The healthcare sector has been raising warning flags for years. There have been calls for better governance models and improved knowledge about health economics to meet future healthcare needs and all the challenges involved. According to Professor Wikström, healthcare needs to identify new ways of managing and organising operations in order to deal with the transition.
“This development will require researchers and academia to provide knowledge so that the healthcare sector can decide on the right priorities.”
Combining research
The Centre for Health Governance is a unique initiative that combines governance and organisational research with health economics theories and methods. Together, the School of Business, Economics and Law and the Sahlgrenska Academy have identified six research fields that are particularly urgent, and where academia is at the forefront: Medical technologies, digitalisation and AI, funding models, standardised care processes, equal health and decent work.
Professor Wikström cites digitalisation and AI as examples where many people within healthcare want support on questions of responsibility. What are the effects of increased digitalisation on patients and on staff’s day-to-day work? And what about legal security when automated decision-making support is used in healthcare?

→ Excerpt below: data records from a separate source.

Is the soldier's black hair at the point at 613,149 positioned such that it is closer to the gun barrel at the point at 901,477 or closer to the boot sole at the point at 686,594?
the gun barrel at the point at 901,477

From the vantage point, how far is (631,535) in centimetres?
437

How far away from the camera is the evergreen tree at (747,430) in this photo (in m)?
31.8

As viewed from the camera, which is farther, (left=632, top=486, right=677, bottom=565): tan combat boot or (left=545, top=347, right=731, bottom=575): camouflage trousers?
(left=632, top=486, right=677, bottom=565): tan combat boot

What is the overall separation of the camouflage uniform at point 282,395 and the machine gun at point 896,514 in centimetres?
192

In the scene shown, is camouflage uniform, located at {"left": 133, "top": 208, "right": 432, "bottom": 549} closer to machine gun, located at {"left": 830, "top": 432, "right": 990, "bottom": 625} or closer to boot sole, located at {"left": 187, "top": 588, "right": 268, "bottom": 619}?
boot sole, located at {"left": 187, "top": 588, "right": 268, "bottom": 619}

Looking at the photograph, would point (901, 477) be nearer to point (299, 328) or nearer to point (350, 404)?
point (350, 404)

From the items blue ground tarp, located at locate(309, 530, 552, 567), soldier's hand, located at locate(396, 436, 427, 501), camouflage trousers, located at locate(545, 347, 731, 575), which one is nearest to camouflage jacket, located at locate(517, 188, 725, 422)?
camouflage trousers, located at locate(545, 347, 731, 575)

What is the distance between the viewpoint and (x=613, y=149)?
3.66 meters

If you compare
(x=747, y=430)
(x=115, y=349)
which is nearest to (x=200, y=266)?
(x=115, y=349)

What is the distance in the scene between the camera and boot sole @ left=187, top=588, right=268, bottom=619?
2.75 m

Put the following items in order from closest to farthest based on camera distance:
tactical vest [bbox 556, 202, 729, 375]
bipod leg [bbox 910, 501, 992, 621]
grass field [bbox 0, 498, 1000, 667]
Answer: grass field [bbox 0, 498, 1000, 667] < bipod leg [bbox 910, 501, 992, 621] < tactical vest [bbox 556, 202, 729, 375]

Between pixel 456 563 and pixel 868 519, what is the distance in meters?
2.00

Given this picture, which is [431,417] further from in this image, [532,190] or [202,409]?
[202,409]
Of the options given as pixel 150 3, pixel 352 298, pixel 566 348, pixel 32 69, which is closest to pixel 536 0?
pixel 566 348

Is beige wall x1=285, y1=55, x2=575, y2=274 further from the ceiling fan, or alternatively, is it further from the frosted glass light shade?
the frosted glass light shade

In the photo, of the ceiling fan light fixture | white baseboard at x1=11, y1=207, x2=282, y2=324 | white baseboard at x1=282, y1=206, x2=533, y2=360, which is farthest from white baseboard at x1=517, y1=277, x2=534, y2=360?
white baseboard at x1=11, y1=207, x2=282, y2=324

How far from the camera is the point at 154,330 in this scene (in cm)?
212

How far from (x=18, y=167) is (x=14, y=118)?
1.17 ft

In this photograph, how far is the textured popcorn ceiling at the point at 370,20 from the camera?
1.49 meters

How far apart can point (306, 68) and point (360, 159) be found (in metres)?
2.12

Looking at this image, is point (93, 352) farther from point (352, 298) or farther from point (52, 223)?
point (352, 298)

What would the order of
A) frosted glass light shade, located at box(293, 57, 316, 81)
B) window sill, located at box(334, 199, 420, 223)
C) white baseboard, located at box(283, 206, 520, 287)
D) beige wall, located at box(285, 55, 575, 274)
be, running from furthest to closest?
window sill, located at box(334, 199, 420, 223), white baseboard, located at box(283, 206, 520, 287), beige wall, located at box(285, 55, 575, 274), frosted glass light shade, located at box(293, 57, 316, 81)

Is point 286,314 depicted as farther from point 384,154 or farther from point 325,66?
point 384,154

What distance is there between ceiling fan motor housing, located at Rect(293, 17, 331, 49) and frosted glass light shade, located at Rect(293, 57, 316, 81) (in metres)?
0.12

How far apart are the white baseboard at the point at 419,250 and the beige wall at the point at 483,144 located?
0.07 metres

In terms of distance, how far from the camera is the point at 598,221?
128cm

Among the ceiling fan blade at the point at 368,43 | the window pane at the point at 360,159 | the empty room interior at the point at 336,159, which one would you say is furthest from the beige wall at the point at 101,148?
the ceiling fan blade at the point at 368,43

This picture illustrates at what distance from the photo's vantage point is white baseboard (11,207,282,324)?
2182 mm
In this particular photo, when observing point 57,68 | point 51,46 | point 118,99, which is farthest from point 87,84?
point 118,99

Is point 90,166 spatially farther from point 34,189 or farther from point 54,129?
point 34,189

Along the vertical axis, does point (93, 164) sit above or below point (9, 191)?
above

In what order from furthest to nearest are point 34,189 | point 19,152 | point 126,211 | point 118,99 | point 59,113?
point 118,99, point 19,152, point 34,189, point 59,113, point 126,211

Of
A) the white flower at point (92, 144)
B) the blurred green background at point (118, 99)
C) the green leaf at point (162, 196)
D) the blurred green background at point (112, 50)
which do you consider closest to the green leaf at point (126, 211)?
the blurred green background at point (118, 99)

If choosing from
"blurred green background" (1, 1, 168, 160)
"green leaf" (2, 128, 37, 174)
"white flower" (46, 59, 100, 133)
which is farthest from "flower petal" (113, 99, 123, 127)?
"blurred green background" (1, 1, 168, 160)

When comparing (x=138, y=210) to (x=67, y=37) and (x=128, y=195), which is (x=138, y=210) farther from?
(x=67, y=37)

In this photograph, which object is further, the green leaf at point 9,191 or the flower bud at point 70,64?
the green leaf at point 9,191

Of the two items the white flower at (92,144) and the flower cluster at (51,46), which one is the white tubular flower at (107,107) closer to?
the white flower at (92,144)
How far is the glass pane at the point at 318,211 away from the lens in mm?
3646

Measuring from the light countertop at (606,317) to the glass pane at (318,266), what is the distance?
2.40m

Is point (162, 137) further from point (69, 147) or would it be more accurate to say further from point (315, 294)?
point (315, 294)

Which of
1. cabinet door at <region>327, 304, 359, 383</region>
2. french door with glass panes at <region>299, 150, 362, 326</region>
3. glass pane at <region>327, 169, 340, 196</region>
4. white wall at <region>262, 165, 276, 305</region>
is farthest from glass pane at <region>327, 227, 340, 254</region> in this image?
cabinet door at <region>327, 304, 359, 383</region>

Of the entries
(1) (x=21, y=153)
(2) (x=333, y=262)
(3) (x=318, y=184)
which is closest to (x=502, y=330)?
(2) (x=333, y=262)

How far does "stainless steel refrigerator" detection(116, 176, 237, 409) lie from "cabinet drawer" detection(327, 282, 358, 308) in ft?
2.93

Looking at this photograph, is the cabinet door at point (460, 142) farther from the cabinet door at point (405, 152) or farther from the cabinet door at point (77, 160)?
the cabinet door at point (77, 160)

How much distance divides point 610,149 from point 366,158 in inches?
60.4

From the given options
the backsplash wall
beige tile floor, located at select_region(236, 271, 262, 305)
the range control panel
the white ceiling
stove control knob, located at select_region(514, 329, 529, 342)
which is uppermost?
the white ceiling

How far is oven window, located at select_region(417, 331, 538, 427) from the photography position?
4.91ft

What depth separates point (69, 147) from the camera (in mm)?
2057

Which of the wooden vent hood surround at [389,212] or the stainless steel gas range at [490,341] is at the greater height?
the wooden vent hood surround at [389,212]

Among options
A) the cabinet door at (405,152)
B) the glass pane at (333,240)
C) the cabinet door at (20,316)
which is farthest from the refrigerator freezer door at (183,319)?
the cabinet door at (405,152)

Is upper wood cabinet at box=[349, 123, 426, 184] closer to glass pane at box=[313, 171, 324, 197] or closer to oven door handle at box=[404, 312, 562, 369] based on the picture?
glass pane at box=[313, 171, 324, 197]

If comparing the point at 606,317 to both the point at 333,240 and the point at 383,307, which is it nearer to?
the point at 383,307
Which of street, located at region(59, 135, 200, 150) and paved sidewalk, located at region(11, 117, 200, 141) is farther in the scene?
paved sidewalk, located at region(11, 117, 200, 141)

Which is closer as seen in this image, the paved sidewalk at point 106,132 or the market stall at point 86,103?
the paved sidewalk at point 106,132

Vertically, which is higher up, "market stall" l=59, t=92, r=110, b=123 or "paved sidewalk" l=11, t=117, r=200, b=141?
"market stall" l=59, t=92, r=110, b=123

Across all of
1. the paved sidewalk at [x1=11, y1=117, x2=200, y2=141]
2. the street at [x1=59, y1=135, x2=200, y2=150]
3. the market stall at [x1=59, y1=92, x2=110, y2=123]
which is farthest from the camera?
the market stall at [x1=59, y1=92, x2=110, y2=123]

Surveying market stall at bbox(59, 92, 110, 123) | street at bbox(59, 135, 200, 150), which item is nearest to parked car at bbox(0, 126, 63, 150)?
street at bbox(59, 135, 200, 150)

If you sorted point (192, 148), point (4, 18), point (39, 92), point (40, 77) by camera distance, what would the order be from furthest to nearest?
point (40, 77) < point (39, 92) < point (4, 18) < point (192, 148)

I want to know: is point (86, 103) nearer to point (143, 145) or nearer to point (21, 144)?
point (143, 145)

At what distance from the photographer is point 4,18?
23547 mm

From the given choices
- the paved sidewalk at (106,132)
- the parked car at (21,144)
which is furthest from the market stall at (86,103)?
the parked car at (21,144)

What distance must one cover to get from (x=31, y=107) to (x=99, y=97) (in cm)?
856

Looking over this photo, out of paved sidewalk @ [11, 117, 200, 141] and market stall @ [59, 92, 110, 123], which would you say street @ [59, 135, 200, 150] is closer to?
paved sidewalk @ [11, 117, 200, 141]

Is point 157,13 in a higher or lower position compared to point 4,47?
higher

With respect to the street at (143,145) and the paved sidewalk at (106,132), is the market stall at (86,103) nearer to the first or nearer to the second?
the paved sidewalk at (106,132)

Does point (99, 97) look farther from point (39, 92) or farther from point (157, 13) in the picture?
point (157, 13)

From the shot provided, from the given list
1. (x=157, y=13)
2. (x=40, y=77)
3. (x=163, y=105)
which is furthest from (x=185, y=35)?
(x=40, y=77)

“These are new ways of working that will fundamentally change healthcare procedures. This is where we come in, and where our research and knowledge can make a contribution.”
With the ambitions of person-centred care and access for all, there is also a risk that certain technological investments will be rejected for financial reasons. However, the question is whether this represents short-term thinking that is unprofitable in the long term. One of the centre’s projects will involve studying the socioeconomic value of introducing new medical technologies.

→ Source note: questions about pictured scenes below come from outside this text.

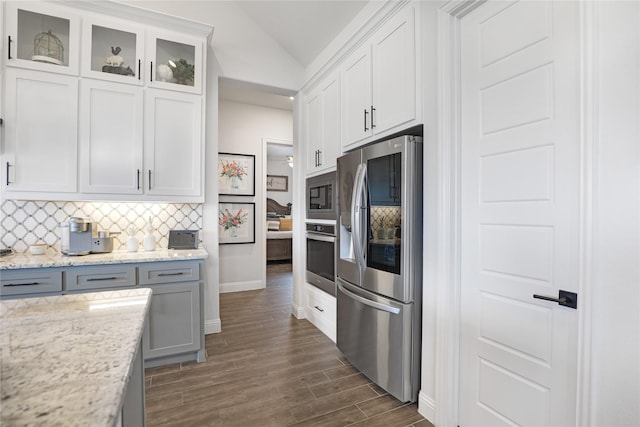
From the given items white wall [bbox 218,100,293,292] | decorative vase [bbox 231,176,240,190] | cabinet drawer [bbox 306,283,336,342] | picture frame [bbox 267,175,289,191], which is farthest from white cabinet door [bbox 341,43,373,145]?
picture frame [bbox 267,175,289,191]

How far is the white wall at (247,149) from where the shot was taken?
4672 mm

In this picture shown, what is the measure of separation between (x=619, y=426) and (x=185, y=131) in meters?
3.23

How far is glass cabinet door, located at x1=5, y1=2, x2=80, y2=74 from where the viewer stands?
2.24 m

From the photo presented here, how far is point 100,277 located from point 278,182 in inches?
287

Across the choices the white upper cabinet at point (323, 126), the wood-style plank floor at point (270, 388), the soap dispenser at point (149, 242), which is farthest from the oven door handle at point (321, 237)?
the soap dispenser at point (149, 242)

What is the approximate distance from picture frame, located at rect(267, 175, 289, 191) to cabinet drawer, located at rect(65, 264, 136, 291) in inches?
273

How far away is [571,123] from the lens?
125cm

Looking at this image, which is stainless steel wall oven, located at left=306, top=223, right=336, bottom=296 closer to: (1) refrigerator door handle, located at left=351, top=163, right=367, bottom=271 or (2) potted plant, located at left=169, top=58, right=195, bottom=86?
(1) refrigerator door handle, located at left=351, top=163, right=367, bottom=271

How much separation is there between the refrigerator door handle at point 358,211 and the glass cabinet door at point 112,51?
207 centimetres

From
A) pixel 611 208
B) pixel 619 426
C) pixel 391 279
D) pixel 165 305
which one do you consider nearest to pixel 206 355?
pixel 165 305

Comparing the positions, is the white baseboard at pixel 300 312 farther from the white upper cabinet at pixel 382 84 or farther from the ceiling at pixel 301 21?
the ceiling at pixel 301 21

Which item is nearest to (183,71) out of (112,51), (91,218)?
(112,51)

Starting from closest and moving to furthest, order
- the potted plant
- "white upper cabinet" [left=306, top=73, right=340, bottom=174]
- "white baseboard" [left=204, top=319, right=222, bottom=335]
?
the potted plant, "white upper cabinet" [left=306, top=73, right=340, bottom=174], "white baseboard" [left=204, top=319, right=222, bottom=335]

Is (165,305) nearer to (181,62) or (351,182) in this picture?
(351,182)
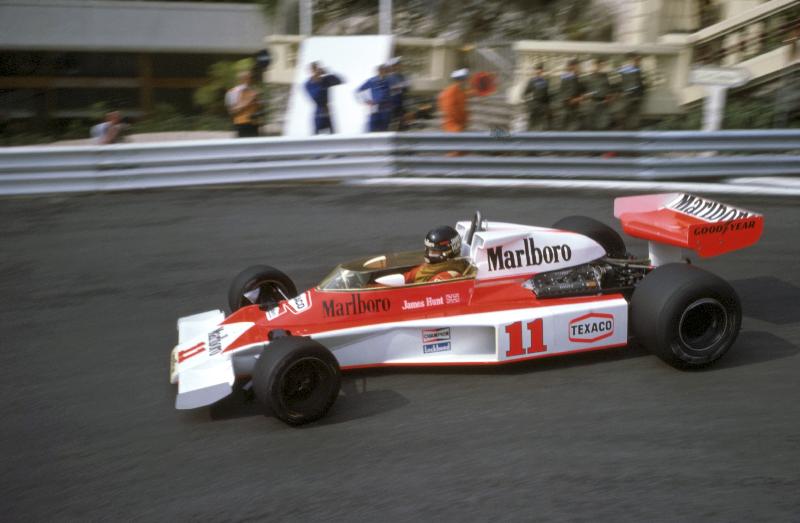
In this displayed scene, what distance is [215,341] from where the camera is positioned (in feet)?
20.1

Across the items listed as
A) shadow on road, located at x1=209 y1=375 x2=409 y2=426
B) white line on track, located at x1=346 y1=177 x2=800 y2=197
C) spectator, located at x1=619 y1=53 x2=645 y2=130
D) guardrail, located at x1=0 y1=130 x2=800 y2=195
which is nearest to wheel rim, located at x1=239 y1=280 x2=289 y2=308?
shadow on road, located at x1=209 y1=375 x2=409 y2=426

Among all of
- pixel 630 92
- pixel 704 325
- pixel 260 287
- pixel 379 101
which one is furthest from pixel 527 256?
pixel 630 92

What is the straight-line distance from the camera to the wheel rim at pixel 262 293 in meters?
6.79

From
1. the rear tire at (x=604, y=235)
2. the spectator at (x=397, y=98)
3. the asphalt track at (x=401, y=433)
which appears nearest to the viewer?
the asphalt track at (x=401, y=433)

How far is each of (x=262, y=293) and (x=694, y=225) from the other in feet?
10.7

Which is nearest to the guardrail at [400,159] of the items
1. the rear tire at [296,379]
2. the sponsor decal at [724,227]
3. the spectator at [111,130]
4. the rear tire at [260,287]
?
the spectator at [111,130]

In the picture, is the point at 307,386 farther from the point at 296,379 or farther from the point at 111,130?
the point at 111,130

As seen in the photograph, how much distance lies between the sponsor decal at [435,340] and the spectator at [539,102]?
7.96m

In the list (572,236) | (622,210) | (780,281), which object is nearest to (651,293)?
(572,236)

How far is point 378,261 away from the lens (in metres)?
6.59

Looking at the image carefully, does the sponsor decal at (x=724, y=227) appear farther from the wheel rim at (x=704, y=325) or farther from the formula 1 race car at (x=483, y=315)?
the wheel rim at (x=704, y=325)

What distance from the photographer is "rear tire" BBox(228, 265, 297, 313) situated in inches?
273

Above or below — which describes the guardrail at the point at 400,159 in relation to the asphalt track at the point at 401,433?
above

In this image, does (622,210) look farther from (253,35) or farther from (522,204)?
(253,35)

“Both decision-makers and practitioners need guidance on governance issues and the legal and economic implications of new approaches and treatment methods. They often lack sufficient information to make sound decisions about prioritisations.”
Great interest
Future healthcare needs will also require good preventive care, in which primary care is expected to play an even greater role. At the same time, there is an ongoing discussion about how funding models should be structured and how cooperation should be organised between different forms of healthcare. Here, too, there is a need for more knowledge – which the centre will be able to contribute.

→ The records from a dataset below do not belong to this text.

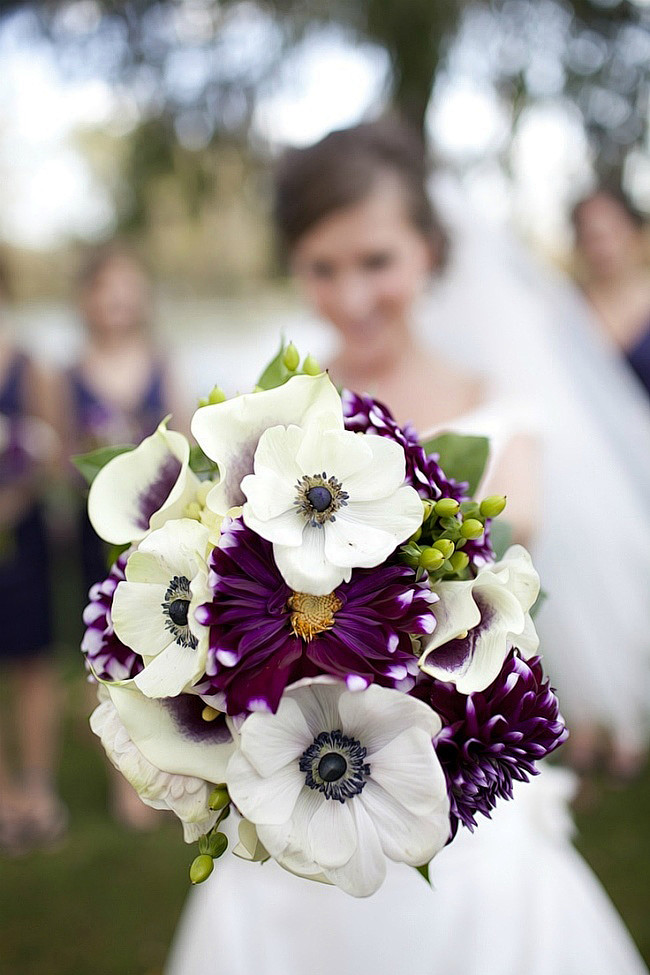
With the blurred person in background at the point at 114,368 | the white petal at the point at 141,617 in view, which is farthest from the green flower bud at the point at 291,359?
the blurred person in background at the point at 114,368

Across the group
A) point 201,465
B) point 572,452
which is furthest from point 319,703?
point 572,452

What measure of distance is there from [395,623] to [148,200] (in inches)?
263

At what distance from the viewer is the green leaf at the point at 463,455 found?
48.2 inches

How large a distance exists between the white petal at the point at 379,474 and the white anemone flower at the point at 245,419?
0.05 metres

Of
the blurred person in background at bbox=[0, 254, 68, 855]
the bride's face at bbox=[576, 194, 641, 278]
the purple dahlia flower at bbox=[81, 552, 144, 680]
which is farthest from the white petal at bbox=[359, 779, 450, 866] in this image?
the bride's face at bbox=[576, 194, 641, 278]

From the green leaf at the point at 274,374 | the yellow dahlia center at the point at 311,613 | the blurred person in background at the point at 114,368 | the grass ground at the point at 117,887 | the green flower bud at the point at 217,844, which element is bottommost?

“The common theme in our work is that we try to combine methods and theories that are not normally brought together. Both governance and health management research are combined with health economics research.”
There has been a great deal of interest in the new research centre, not least from decision-makers and healthcare managers. Both private and public actors have realised that the new healthcare landscape places high demands on collaboration. The centre’s researchers are now mobilising to meet the many expectations.
“Our ambition is to build an infrastructure around this research, and to be involved in knowledge dissemination and collaboration, for example through seminars and workshops,” concludes Professor Wikström. “The challenge now is to grow so that we can meet the great need for knowledge.”